— Try it —
Locate every line below that contains the word "function" and copy it.

*** Opening Entries provided ***

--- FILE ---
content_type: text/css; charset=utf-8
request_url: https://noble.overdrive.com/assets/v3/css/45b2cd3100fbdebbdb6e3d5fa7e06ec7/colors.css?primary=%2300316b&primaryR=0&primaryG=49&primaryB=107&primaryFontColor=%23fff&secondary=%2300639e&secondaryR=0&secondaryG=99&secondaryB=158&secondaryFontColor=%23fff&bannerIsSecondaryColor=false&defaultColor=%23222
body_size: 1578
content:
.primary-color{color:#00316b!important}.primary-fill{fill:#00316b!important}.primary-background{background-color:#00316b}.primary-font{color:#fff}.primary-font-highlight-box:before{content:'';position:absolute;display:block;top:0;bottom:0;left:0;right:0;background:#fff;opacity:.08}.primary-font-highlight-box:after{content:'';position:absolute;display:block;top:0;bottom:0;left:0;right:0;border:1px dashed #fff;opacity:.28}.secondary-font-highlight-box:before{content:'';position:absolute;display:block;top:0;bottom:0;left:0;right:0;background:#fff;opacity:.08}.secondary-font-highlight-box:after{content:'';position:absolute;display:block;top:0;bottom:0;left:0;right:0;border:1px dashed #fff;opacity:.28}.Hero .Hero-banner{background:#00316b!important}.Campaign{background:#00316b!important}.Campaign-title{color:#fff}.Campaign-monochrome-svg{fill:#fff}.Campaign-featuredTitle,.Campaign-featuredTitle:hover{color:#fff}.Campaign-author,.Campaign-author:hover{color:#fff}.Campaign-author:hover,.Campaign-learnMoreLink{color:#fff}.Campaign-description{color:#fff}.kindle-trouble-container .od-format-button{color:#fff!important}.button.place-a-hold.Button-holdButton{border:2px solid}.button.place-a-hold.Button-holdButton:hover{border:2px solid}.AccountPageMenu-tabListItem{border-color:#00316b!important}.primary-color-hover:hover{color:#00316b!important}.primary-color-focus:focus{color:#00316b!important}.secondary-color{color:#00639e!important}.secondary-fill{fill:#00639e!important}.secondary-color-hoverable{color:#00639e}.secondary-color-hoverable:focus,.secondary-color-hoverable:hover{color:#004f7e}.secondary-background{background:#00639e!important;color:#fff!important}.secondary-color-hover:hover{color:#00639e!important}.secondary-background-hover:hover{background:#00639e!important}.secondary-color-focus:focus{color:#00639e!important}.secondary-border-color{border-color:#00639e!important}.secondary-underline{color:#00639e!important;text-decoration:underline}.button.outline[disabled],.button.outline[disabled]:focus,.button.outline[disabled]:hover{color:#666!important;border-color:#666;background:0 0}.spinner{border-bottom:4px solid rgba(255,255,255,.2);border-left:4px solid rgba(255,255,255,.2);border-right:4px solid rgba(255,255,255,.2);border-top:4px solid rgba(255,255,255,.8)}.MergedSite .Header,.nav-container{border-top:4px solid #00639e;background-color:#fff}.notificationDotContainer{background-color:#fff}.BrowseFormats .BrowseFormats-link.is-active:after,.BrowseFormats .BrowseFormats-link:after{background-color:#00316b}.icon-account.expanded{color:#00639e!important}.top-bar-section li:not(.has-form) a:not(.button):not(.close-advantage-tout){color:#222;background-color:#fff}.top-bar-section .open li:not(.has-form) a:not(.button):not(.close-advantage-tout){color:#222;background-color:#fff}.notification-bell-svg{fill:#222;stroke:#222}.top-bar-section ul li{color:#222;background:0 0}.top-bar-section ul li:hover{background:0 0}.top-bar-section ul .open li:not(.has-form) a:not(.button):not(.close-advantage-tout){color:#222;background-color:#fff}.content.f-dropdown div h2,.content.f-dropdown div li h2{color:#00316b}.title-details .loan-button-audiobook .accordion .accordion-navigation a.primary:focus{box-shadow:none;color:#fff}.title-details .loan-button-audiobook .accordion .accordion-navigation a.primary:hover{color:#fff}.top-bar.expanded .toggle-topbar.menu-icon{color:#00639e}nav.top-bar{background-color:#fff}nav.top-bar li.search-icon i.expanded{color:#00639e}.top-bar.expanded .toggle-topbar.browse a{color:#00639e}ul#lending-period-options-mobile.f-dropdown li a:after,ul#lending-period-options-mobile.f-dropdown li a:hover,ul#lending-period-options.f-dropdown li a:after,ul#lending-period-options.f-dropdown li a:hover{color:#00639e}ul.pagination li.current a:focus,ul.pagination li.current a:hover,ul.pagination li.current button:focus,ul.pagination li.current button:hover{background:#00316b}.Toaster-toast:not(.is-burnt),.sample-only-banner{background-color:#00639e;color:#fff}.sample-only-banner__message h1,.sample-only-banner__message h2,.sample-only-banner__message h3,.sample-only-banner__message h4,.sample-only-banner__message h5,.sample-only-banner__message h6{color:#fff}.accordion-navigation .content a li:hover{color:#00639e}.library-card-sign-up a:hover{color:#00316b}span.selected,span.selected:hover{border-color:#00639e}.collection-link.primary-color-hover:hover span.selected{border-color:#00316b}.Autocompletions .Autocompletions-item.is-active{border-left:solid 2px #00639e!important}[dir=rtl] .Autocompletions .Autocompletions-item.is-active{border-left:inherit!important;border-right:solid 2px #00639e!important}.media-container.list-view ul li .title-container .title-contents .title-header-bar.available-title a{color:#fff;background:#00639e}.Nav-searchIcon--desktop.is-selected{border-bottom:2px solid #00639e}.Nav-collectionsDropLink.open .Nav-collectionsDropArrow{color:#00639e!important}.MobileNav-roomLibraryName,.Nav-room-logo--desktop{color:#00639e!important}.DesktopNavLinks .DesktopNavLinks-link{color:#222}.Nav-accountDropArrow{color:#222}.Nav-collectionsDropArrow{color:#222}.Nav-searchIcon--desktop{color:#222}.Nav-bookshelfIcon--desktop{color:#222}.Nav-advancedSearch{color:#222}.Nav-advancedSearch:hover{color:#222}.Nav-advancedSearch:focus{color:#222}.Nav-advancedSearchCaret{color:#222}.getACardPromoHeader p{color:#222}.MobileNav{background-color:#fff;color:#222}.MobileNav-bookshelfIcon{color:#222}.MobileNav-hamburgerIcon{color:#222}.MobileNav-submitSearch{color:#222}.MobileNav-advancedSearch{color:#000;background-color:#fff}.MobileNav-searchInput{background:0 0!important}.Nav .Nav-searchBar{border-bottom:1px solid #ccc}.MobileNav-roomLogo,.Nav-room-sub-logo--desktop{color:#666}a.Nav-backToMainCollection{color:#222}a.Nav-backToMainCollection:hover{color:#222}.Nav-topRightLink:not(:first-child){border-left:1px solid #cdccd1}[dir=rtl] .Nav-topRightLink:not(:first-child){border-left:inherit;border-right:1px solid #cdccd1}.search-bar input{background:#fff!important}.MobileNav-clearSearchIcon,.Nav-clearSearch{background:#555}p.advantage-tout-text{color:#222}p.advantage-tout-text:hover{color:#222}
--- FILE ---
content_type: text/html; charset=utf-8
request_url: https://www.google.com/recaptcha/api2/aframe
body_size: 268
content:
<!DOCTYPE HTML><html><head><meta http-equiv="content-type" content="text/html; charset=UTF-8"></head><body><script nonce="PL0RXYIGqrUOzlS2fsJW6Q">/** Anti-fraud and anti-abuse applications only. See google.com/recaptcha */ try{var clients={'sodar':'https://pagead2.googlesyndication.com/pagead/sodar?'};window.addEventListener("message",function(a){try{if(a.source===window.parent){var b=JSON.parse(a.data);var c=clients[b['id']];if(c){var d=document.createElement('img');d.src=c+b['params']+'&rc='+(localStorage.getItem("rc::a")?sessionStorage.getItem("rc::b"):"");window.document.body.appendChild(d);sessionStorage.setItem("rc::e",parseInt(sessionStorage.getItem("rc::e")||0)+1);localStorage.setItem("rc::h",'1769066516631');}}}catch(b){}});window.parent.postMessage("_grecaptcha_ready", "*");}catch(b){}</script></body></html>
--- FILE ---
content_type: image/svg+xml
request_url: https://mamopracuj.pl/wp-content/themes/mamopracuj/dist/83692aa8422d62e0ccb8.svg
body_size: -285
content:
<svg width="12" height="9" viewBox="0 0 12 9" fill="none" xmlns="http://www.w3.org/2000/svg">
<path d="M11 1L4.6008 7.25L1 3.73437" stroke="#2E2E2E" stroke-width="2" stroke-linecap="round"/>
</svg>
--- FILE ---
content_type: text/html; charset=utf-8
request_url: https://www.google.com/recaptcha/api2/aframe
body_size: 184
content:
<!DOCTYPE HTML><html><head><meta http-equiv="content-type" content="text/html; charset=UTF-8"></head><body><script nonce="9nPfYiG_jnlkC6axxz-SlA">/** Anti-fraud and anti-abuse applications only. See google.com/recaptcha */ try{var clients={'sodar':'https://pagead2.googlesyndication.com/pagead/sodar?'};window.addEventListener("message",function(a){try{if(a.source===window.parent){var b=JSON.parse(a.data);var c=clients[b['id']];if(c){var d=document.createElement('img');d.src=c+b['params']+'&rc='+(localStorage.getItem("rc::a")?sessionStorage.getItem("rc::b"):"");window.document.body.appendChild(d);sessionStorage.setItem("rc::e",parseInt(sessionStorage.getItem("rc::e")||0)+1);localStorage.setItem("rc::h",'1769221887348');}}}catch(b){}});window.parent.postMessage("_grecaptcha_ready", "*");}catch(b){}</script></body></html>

*** Closing Entries provided ***

— Solution for this task —
<!DOCTYPE HTML><html><head><meta http-equiv="content-type" content="text/html; charset=UTF-8"></head><body><script nonce="PL0RXYIGqrUOzlS2fsJW6Q">/** Anti-fraud and anti-abuse applications only. See google.com/recaptcha */ try{var clients={'sodar':'https://pagead2.googlesyndication.com/pagead/sodar?'};window.addEventListener("message",function(a){try{if(a.source===window.parent){var b=JSON.parse(a.data);var c=clients[b['id']];if(c){var d=document.createElement('img');d.src=c+b['params']+'&rc='+(localStorage.getItem("rc::a")?sessionStorage.getItem("rc::b"):"");window.document.body.appendChild(d);sessionStorage.setItem("rc::e",parseInt(sessionStorage.getItem("rc::e")||0)+1);localStorage.setItem("rc::h",'1769066516631');}}}catch(b){}});window.parent.postMessage("_grecaptcha_ready", "*");}catch(b){}</script></body></html>
<!DOCTYPE HTML><html><head><meta http-equiv="content-type" content="text/html; charset=UTF-8"></head><body><script nonce="9nPfYiG_jnlkC6axxz-SlA">/** Anti-fraud and anti-abuse applications only. See google.com/recaptcha */ try{var clients={'sodar':'https://pagead2.googlesyndication.com/pagead/sodar?'};window.addEventListener("message",function(a){try{if(a.source===window.parent){var b=JSON.parse(a.data);var c=clients[b['id']];if(c){var d=document.createElement('img');d.src=c+b['params']+'&rc='+(localStorage.getItem("rc::a")?sessionStorage.getItem("rc::b"):"");window.document.body.appendChild(d);sessionStorage.setItem("rc::e",parseInt(sessionStorage.getItem("rc::e")||0)+1);localStorage.setItem("rc::h",'1769221887348');}}}catch(b){}});window.parent.postMessage("_grecaptcha_ready", "*");}catch(b){}</script></body></html>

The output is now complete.